Come promesso, sono pronto a farvi conoscere come i Visconti, in particolare Galeazzo II (1320 – 1978), marito di Bianca Maria di Savoia e padre del ben più famoso Gian Galeazzo, governarono nella seconda metà del 1300 le terre pavesi. La fonte delle mie informazione è niente meno che un protagonista della storia italiana, che risponde al nome di Pietro Verri (1728 – 1797), filosofo, economista e storico, nonché amico di Cesare Beccaria.
E’ dalla sua monumentale “Storia di Milano”, che ho tratto il passo che vi propongo. Il Verri descrive come Galeazzo II Visconti, dopo la divisione del Ducato nel 1354 fra lui ed il fratello Barnabò, amministrava i suoi possedimenti nel Pavese, e cioè, come avrete modo di leggere, con efferata crudeltà e ferocia inaudite. Metodi che, ovviamente, stanno all’opposto del pensiero del Verri autore, fra l’altro, di un’altra opera fondamentale del pensiero moderno, e cioè quelle “Osservazioni sulla tortura”, che, insieme a “Dei delitti e delle pene” di Cesare Beccaria (1764), è uno dei testi fondamentali della cultura illuministica.

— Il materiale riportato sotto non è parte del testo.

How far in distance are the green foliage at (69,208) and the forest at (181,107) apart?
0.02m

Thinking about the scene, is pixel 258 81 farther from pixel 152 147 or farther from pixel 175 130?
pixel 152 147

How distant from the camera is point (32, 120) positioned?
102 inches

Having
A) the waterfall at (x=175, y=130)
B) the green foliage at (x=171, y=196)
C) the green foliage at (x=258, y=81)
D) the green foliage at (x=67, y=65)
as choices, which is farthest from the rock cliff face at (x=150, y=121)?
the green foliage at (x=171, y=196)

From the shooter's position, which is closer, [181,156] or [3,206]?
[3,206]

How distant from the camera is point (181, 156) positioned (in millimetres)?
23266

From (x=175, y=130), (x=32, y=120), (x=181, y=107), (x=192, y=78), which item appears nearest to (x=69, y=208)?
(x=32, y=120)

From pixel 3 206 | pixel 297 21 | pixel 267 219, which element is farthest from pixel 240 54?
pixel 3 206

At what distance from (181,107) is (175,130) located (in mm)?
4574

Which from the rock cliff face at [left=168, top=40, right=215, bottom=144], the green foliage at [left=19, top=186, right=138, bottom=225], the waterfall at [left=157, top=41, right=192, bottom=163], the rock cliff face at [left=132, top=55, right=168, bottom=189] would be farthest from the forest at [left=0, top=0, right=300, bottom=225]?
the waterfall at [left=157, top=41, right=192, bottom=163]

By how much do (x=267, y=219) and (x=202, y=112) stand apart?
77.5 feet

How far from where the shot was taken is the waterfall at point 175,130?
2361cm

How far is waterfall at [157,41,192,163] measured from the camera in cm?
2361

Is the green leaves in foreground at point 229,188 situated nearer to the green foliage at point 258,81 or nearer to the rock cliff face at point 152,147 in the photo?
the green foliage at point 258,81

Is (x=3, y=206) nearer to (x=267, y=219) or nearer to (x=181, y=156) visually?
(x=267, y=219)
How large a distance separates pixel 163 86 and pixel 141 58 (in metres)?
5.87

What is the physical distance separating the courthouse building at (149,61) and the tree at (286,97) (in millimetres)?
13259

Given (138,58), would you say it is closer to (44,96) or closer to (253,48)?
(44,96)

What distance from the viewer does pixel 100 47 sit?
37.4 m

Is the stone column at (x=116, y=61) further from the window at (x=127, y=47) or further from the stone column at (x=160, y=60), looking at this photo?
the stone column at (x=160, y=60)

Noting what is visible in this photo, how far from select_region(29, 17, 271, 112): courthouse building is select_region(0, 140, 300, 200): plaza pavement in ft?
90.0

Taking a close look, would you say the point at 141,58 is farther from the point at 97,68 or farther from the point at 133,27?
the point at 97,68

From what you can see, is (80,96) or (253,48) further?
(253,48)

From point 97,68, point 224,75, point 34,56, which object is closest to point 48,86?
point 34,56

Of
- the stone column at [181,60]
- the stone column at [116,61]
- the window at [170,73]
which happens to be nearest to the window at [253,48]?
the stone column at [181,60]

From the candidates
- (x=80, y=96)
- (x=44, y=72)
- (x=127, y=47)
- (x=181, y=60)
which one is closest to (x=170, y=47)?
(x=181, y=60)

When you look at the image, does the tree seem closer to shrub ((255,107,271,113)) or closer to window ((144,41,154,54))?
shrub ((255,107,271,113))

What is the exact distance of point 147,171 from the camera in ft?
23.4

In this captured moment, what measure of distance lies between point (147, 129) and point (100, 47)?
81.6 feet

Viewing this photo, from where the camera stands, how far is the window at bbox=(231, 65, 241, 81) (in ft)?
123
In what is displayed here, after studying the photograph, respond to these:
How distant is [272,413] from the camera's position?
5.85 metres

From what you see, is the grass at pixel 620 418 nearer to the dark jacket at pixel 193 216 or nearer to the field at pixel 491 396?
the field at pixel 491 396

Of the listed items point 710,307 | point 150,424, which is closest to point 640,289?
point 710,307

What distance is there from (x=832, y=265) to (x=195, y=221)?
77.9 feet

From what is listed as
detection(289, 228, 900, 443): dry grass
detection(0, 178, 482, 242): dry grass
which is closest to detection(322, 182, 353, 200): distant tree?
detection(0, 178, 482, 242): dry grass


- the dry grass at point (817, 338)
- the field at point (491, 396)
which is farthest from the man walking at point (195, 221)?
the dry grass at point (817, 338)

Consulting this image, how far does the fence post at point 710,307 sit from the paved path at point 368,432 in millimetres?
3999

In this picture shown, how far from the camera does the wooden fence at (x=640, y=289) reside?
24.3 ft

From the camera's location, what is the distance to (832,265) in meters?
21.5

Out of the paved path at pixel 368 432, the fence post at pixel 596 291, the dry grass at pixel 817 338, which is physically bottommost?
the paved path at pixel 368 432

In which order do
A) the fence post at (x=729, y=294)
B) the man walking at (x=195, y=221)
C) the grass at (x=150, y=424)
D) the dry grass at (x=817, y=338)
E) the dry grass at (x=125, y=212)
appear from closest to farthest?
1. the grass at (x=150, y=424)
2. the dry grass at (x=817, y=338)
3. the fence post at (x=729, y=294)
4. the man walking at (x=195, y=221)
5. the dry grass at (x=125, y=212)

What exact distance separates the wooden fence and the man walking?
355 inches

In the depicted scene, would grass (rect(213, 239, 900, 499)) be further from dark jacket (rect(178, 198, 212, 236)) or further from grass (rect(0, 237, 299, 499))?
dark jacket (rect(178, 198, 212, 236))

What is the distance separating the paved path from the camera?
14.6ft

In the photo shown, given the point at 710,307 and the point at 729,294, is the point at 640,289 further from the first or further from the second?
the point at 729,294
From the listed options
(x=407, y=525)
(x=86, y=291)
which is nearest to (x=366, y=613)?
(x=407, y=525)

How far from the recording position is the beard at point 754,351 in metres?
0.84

Il modo di scrivere del Verri è senz’altro fluido, ma un po’ diverso dal taglio giornalistico cui siamo oggi abituati. Vi garantisco comunque che è una lettura scorrevole e sono convinto che arriverete in fondo allo scritto quasi senza accorgervene e, spero, con la voglia di saperne di più. Nel pezzo si parla, fra l’altro, anche del castello di Zojoso (poi Belgioioso) in cui il torturatore Galeazzo II era solito passare parte del suo tempo e questa è una delle prime citazioni certe di tale denominazione (siamo nel 1377).
Ma leggiamo insieme cosa scrive Pietro Verri nel XIII Capitolo – Tomo I della sua “Storia di Milano – in cui si narrano le vicende della città incominciando dai più remoti principj sino alla fine del dominio dei Visconti”.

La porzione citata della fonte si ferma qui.